Вероника мгновение недоверчиво смотрела на меня, а потом заразительно рассмеялась.
- То есть… ты… решил… - силилась она вставить в паузах между приступами хохота. – Решил, что мы с тобой…
Я развел руками. Мол, вот такой я дурак.
- Ой, дорогой, ты меня, конечно, повеселил, - успокоившись сказала Вероника. – Я, признаться, барышня легкомысленная, но не до такой же степени! В принципе, я даже могла бы обидеться, ну да ладно. Будем считать, что таким образом ты хотел подчеркнуть свою симпатию, верно?
- Точно.
Это было очень похоже на полную и безоговорочную капитуляцию с моей стороны.

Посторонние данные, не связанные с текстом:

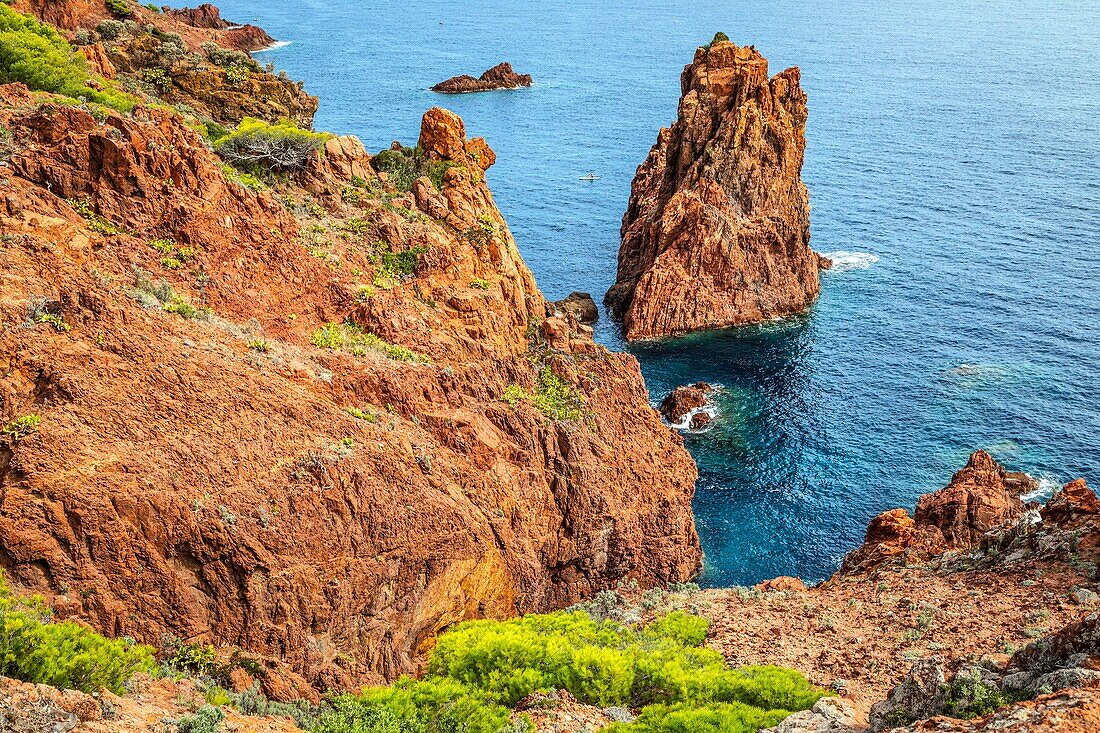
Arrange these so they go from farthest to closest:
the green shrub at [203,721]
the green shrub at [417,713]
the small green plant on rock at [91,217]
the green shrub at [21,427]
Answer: the small green plant on rock at [91,217], the green shrub at [21,427], the green shrub at [417,713], the green shrub at [203,721]

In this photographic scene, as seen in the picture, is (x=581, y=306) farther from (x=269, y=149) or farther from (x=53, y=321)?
(x=53, y=321)

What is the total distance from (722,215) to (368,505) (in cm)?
6396

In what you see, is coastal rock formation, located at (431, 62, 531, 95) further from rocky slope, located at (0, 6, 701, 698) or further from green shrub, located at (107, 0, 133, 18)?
rocky slope, located at (0, 6, 701, 698)

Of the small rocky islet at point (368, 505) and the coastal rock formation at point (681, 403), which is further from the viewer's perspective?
the coastal rock formation at point (681, 403)

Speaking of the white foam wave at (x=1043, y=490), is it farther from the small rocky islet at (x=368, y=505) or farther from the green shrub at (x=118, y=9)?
the green shrub at (x=118, y=9)

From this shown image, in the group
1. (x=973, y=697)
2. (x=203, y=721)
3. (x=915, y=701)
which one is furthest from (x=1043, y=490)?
(x=203, y=721)

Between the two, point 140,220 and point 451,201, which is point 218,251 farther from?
point 451,201

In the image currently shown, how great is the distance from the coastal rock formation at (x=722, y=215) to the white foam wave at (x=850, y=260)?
2495mm

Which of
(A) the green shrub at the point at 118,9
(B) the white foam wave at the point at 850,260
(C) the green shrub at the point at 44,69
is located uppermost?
(A) the green shrub at the point at 118,9

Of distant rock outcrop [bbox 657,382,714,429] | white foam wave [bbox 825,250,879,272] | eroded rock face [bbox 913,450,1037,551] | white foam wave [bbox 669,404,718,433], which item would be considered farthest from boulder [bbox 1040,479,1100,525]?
white foam wave [bbox 825,250,879,272]

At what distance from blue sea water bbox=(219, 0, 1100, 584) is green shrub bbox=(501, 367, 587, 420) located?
47.4ft

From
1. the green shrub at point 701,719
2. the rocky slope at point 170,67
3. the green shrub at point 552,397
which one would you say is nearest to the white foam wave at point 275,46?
the rocky slope at point 170,67

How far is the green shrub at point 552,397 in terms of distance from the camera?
44.2 meters

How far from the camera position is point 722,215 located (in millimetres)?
87562
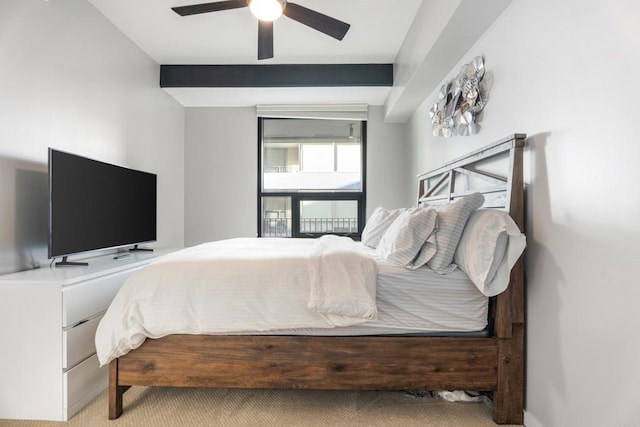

Я укрылся в своем номере подальше от греха.
Набрал сообщение жене: «У меня все хорошо, но очень скучаю. Целую, люблю». Пока ждал её ответа, задремал. Провалился в вязкое и муторное состояние, наполненное блуждающими образами. Совсем рядом скользнул призрак с девичьими очертаниями и глазами Вероники. Кажется, я успел схватить ее за руку, удержать. Я говорил о шансах и возможностях, о перспективах и горизонтах. После чего перешел к активным действиям, а она не возражала. Мы уже почти добрались до горизонта, когда в комнате (комнате?), появился кто-то еще. Я не сразу сообразил, что это моя жена. Что-то мгновенно ухнуло в пятки. Оправдания застряли в горле. Ощущение полного и окончательного краха. Больше никаких перспектив и горизонтов. Но что это? Она хранит спокойствие. Неуместный призрак с глазами Вероники исчезает. Я нелепо лопочу о глупой ошибке, а жена качает головой и говорит обжигающие слова о том, что простит только один раз. Другой попытки не будет…
Я резко поднял голову от подушки, захлебываясь то ли слюной, то ли влажным горячим воздухом, то ли ужасом.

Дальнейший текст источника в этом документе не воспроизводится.